Vasco Rossi ricorda il padre antifascista, morto a 56 anni nel 1979



Bologna - È destinato a far discutere il ricordo che Vasco Rossi ha fatto di suo padre, morto il 31 ottobre del 1979.

Scrive Vasco: "Il 31 ottobre del 1979 te ne sei andato piegato dalla fatica. Ricordo ancora il tuo mezzo sorriso, caro papà… dolce e gentile. L’altra metà te l’aveva portato via il campo di concentramento nazista a Dortmund …che avevi dovuto scontare per non essserti piegato alla barbarie del nazifascismo e per non aver accettato di combattere contro altri italiani. Non ci crederai ma sono tornati… lupi travestiti da agnelli..bulli..arroganti e le facce ghignanti. Con i loro deliri...i loro dileggi...le loro falsità…la loro propaganda… e la stessa ignoranza! Io resto orgoglioso di te!  Viva Giovanni Carlo Rossi… Papà Carlino".  

Il padre di Vasco Rossi, Giovanni Carlo, era camionista ed è morto nel 1979 a 56 anni. È stato insignito della medaglia d’onore per essersi ribellato al nazismo in un campo di concentramento durante la seconda guerra mondiale. 

Giovanni Carlo Rossi fu internato in un lager a Dortmund, in Germania, poiché era tra gli oltre 600mila soldati italiani che dissero no al nazismo, dopo l’armistizio dell’8 settembre 1943. Fu catturato all'isola d'Elba quando aveva vent’anni.

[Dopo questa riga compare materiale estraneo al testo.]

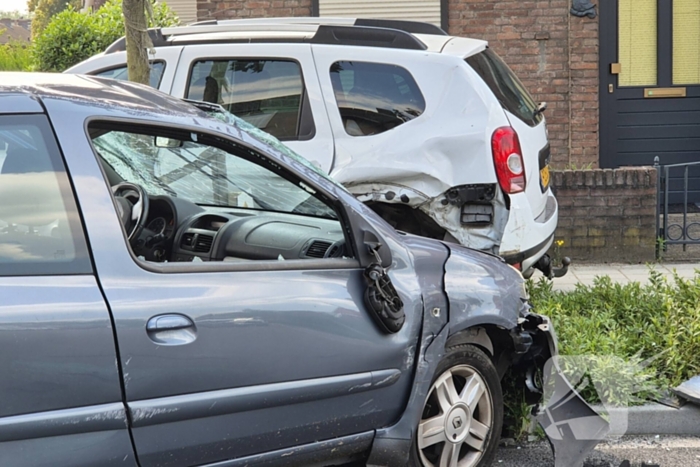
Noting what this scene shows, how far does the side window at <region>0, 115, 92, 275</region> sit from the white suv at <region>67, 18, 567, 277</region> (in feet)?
10.5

Si ricongiunse alla famiglia solo nel 1945. Il figlio Vasco, nato nel 1952, venne chiamato Vasco in segno di gratitudine verso il compagno di prigionia che salvò la vita al padre Giovanni Carlo.

Il racconto è dello stesso Vasco Rossi: "Mio padre si chiamava Giovanni Carlo Rossi, faceva il camionista. Durante la guerra, dopo l’8 settembre il Carlino Rossi era stato preso prigioniero dai tedeschi all’Isola d’Elba e portato in Germania, a Dortmund, in un campo di lavori forzati, dove si è fatto quasi oltre due anni ed è stato uno di quei seicentomila soldati italiani che non hanno accettato, per evitarlo, di combattere per i tedeschi contro i loro fratelli per la Repubblica sociale italiana. Quando lo hanno liberato, era quasi morto, pesava 37 chili, ed è tornato a casa minato fisicamente. Per quello è morto giovane, credo, perché non ha mai avuto vizi. Mi raccontava che nel campo di concentramento morivano di fatica e non gli davano da mangiare, sopravviveva con delle bucce di patate. Aveva scritto un diario, che mia madre ricopiava, nel quale raccontava delle scene pazzesche a cui aveva assistito. Gli amici pestati a sangue e morti davanti ai suoi occhi. E dopo aver visto questo, tutta la vita gli è sembrata una passeggiata".